Source data:
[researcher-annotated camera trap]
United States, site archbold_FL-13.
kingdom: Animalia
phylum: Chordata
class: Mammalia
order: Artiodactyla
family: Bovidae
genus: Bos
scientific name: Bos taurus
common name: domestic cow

Task brief: With the line containing "kingdom: Animalia" as the first and the last line above as the final one, copy those lines exactly and no others.

Expected answer:
kingdom: Animalia
phylum: Chordata
class: Mammalia
order: Artiodactyla
family: Bovidae
genus: Bos
scientific name: Bos taurus
common name: domestic cow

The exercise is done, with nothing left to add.